● **FRAGMENTO DEL TEXTO**
El lavatorio de los pies acontece en medio del ágape -cena de amor y vida-, y es la revelación definitiva de la identidad y misión de Cristo.

En la cultura judía del siglo I, lavar los pies era un gesto de fraterna acogida, de cálida hospitalidad hacia el viajero que arrastra en sus extremidades polvo de muchos caminos, motas de tierras extrañas y mucho cansancio. Quizás por portar esas partículas que ensucian y que son foráneas, en gran medida es tarea que se acota a los esclavos no judíos y a las mujeres que reciben a sus esposos; los pobres lo hacían cada uno por sí mismo, pues era una tarea muy menor, casi indigna e indelegable.

Entradas del conjunto de datos:
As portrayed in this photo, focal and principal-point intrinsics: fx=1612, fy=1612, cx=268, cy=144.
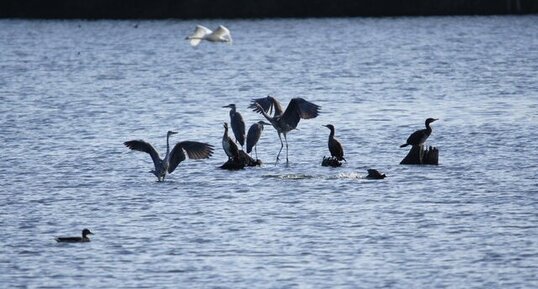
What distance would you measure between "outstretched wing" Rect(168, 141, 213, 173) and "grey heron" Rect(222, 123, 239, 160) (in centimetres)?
99

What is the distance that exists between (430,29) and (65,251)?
73358 mm

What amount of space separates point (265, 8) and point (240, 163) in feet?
227

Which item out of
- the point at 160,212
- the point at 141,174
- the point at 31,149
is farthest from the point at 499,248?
the point at 31,149

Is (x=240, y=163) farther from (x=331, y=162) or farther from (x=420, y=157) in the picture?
(x=420, y=157)

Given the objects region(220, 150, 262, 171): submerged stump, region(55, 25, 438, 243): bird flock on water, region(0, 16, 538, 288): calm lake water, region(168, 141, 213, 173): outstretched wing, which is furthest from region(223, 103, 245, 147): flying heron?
region(168, 141, 213, 173): outstretched wing

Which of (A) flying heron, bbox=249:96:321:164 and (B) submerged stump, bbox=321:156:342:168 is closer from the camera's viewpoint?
(B) submerged stump, bbox=321:156:342:168

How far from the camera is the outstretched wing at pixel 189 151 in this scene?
23.6m

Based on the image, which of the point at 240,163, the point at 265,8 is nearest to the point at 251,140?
the point at 240,163

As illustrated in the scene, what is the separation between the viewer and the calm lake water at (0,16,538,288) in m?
17.7

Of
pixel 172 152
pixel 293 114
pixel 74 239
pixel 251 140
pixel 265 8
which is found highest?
pixel 293 114

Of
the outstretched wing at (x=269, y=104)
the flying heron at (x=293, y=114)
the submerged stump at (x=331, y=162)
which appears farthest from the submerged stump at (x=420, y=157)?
the outstretched wing at (x=269, y=104)

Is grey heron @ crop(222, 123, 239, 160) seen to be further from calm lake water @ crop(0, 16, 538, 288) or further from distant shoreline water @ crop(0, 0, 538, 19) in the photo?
distant shoreline water @ crop(0, 0, 538, 19)

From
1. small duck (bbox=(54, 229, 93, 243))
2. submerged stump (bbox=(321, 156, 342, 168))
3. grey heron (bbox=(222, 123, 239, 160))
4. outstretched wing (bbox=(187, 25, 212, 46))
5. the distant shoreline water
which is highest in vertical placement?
outstretched wing (bbox=(187, 25, 212, 46))

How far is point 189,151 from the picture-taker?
2377 cm
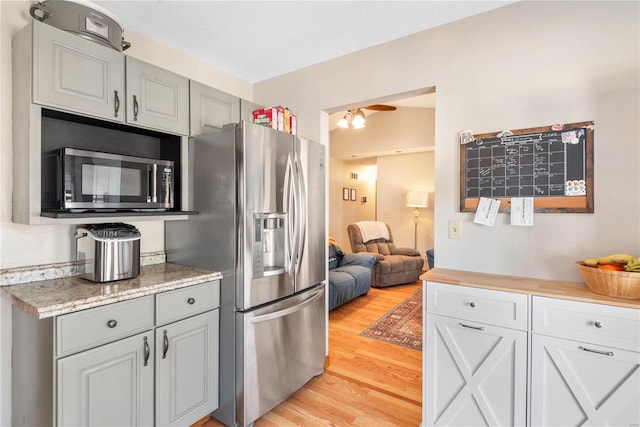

● **TUS TAREAS**
A) Reescribe el texto sobre el lavatorio de los pies desde "El lavatorio de" hasta "indigna e indelegable.", poniendo "manos" en lugar de "pies".
B) Sigue escribiendo el texto sobre el lavatorio de los pies a partir de su última frase.

● **RESPUESTAS NUMERADAS**
A)
El lavatorio de los manos acontece en medio del ágape -cena de amor y vida-, y es la revelación definitiva de la identidad y misión de Cristo.

En la cultura judía del siglo I, lavar los manos era un gesto de fraterna acogida, de cálida hospitalidad hacia el viajero que arrastra en sus extremidades polvo de muchos caminos, motas de tierras extrañas y mucho cansancio. Quizás por portar esas partículas que ensucian y que son foráneas, en gran medida es tarea que se acota a los esclavos no judíos y a las mujeres que reciben a sus esposos; los pobres lo hacían cada uno por sí mismo, pues era una tarea muy menor, casi indigna e indelegable.

B)
El Cristo que se levanta de su sitio a la mesa y se inclina a lavar los pies de sus amigos como un esclavo, derriba toda concepción celestial y lejana usualmente propalada por los sistemas religiosos. Un Mesías así, un Dios tan humano y cercano es demasiado inconveniente y estremecedor. No derrama desde un cielo inaccesible sus bendiciones como si fueran una limosna eventual, sino que se hace servidor del hombre, desde abajo -desde el fondo de todo- a pura generosidad, para que el hombre ascienda en humanidad, considerando a todos sus mayores.

Nosotros, sinceramente, nos aferramos sin disimulo a los títulos jerárquicos, a las jefaturas, a las potestades de dominio, y en ello se nos vá el Cristo de nuestra salvación y nuestra amistad, Dios servidor generoso y sin reservas, un Dios que nos dice que el Reino es al revés de lo que solemos imaginarnos.

Ese Cristo, a su vez, se pone una toalla a la cintura.Simbólicamente, ceñirse los vestidos con otra prenda a la cintura -al modo de un cinturón- es prepararse para la guerra, para el combate. Pero Él, príncipe de la paz de Dios, se ciñe los vestidos con esa toalla dispuesto a un combate espiritual en el que la única sangre que se derrame será la propia, lucha a muerte en donde prevalecerá la vida.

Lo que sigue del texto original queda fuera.